The result is I have shrivelled inwardly. As ever, I have rediscovered that when I try to manage in my own strength, I am blocked by my weaknesses, my limitations and the fact I can’t magic things how I want them. Often I won’t even see that I am trying to cope alone. I will steadily start to sink, distracted by the external pressures, the internal worries, the external coping mechanisms and the internal voices.
Two weekends ago, I took part in an online zoom conference for Christian ladies. The children loved it as they played on the X box all day (they want me to do another one!). It was a discipline to stay online but it seems to have reset something within me.
Instead of bemoaning the cost of the car, which has now become lopsided (a passenger suspension air bag has gone), I am grateful we have the money to pay for it.
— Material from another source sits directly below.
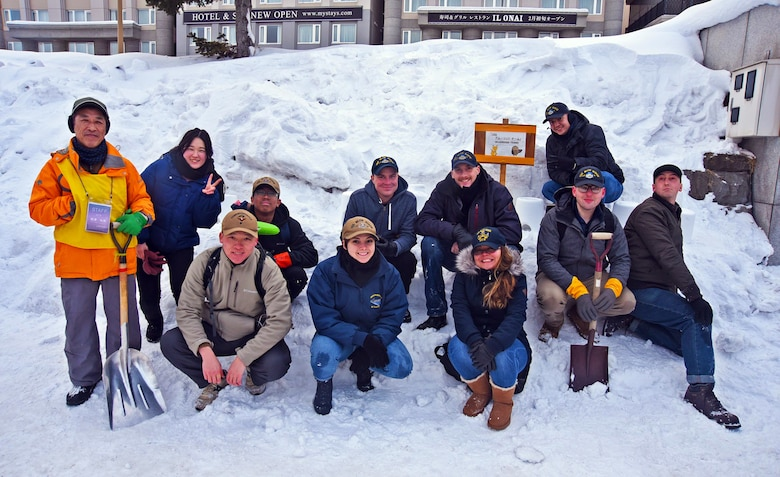 Blue Ridge and 7th Fleet snow lantern event volunteers pose for a group photo with the event coordinators in Otaru, Japan.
Instead of wishing away the long nights with the dog, I am happy this faithful soul is still with us after 14 years. Instead of feeling I ought to have a job, I realize I am fortunate we can manage without me having one at a time when people’s mental health is being tested by the pressure of trying to work and home school.
Clearly, we aren’t in a pantomime with villains and godmothers but I do believe we are in a spiritual battle. We always have been but right now, for many of us, it feels closer than perhaps we have ever experienced it.
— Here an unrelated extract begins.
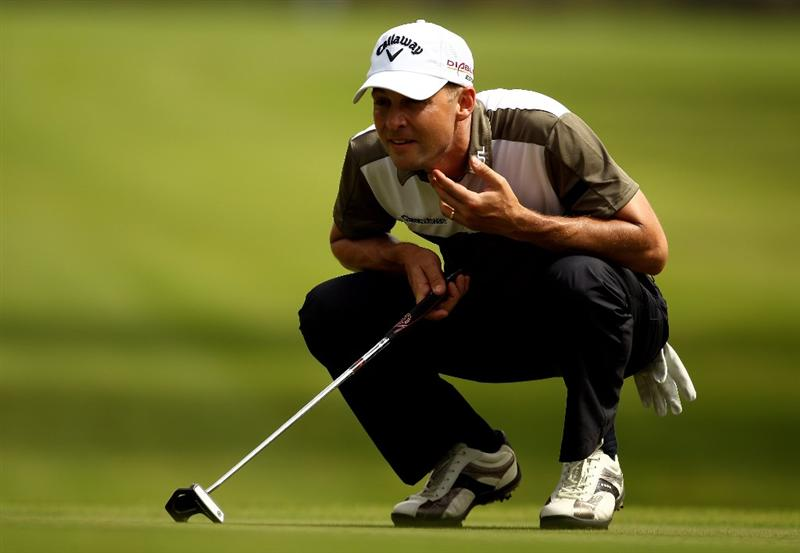 RABAT, MOROCCO - MARCH 18:  Niclas Fasth of Sweden lines up a putt during the first round of the Hassan II Golf Trophy at Royal Golf Dar Es Salam on March 18, 2010 in Rabat, Morocco.  (Photo by Richard Heathcote/Getty Images)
When I returned to my field by the garage yesterday for the air bag saga that is now unfolding, I found the grass flooded by the rising river filling up with rain. My usual path was hidden beneath the water. In looking for firm ground, I found another route, discovering a bridleway I didn’t know about.
In this spiritual battle, we must find firm ground if we are to stand. The weekend conference reminded me that the ground we need to remain on is Jesus. It’s so simple and he makes it so easy, yet I often make it much harder than it needs to be.
I meandered for almost a year and yet he’s still here, with arms wide open to welcome me back. He has jobs for me to do, I am sure of it. They may not be the ones I’d pick myself but that’s ok, it turns out I wasn’t very good at job hunting anyway…
A prayer for anyone seeking firm ground:
Most churches have online services. A good one is Holy Trinity Brompton in London:
https://www.htb.org/htb-at-home-catch-up
but there are so many options and I always think it’s good to look locally.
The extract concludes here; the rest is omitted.